Apple has made its biggest move towards updating Siri yet, after almost two-years of dithering and intense pressure from rivals. The company announced a significant update at the Worldwide Developers Conference in Cupertino, California, which is known as Siri AI. This new version has been made more conversational, more context-aware and much more helpful in real life situations. The announcement comes at a crucial time because other AI firms such as OpenAI, Google and Anthropic have already penetrated what is being referred to as agentic artificial intelligence, where software can perform multi-step tasks on a user’s behalf.
I can still recall using Siri as soon as it arrived more than 15 years ago. It was like magic to ask a phone to remind me or to tell me the forecast then. However, with time, that magic was lost with the advent of other assistants who became smarter and intuitive. When I sat through this year’s keynote, I felt like a different energy was in the room. The time of ‘catching up’ was over for Apple. It was finally bringing something that seemed like the original promise of Siri—wisdom based on technology that actually understands what you’re doing on your screen and within your apps.
To sum up, the central theme of the new Siri is two capabilities: personal context understanding and on screen awareness. The assistant is now able to access any content on the user’s device, retrieve it from the Internet and link information that was never stored formally. If a friend includes the address in a message, for instance, Siri can find the address later even if it’s not been entered into a contact card. Users will also be able to revisit the past conversations with Siri, which has been absent from most voice assistants for years.

Apple has been careful not to market its products in this way like other tech companies do with fully independent agents, where they are pushing toward that. Rather, the company focuses on features that are easy to use, and respect privacy, included in our daily lives. At the keynote, Apple software chief Craig Federighi criticized the wider AI industry with a gentle, yet biting tone. Some of them seem to be running after AI, chasing AI for the sake of AI, without any care in the world for the people, all of us it is supposed to serve, he said.
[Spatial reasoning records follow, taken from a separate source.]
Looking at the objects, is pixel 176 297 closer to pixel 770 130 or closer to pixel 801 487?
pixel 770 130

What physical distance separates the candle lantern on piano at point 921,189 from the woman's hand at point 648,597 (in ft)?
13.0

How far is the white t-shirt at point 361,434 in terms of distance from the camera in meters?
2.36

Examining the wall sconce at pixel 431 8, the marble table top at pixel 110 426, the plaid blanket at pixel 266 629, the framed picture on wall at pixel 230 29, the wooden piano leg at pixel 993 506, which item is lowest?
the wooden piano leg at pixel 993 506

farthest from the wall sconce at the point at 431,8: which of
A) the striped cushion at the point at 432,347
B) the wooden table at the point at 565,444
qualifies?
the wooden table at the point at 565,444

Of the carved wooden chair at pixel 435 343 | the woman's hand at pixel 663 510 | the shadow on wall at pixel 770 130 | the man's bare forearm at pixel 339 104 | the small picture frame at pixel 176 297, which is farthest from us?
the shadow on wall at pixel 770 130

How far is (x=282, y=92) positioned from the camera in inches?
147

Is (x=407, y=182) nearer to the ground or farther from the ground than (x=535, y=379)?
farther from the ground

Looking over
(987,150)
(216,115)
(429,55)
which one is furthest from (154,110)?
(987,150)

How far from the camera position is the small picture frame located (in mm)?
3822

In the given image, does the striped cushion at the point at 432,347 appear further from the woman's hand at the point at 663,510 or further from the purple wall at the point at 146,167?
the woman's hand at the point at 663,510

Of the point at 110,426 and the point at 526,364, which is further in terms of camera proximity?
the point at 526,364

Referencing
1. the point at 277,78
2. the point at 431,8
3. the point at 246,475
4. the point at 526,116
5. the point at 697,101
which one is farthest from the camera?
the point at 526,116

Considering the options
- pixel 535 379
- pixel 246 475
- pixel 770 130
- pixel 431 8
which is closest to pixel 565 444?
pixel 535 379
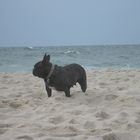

It seemed to strike a chord with a lot of developers I chatted with after the event, particularly those who have had enough of chatbots that are clever and not very helpful.
Reactions to the announcement have been mutedly positive. “So this is all AI for the masses; it’s not agentic,” said Bob O’Donnell, president and chief analyst at TECHnalysis Research. “For many people, this is the kind of smarts they’re looking for—the promise of Siri from 15 years ago.” This is what Apple apparently hopes to be doing with an assistant that performs completely independently. They require one that is context-aware, privacy-respecting and consistent across messages, emails, calendars, browsers, and so on.
However, not everybody is hoping the transformation will be immediate. Craig Moffett, an analyst at MoffettNathanson, weighed in more cautiously. The changes are not earth shattering, but nevertheless, “a reasonable chatbot and even a reasonable agent,” he said, of Siri. That’s especially relevant, since credibility has been Siri’s biggest hurdle over the past few years. I’m sure that many people, myself included, have habitually avoided asking Siri anything more than the most trivial of commands, out of fear that it might get the wrong answer, take too long, or simply not be able to provide it.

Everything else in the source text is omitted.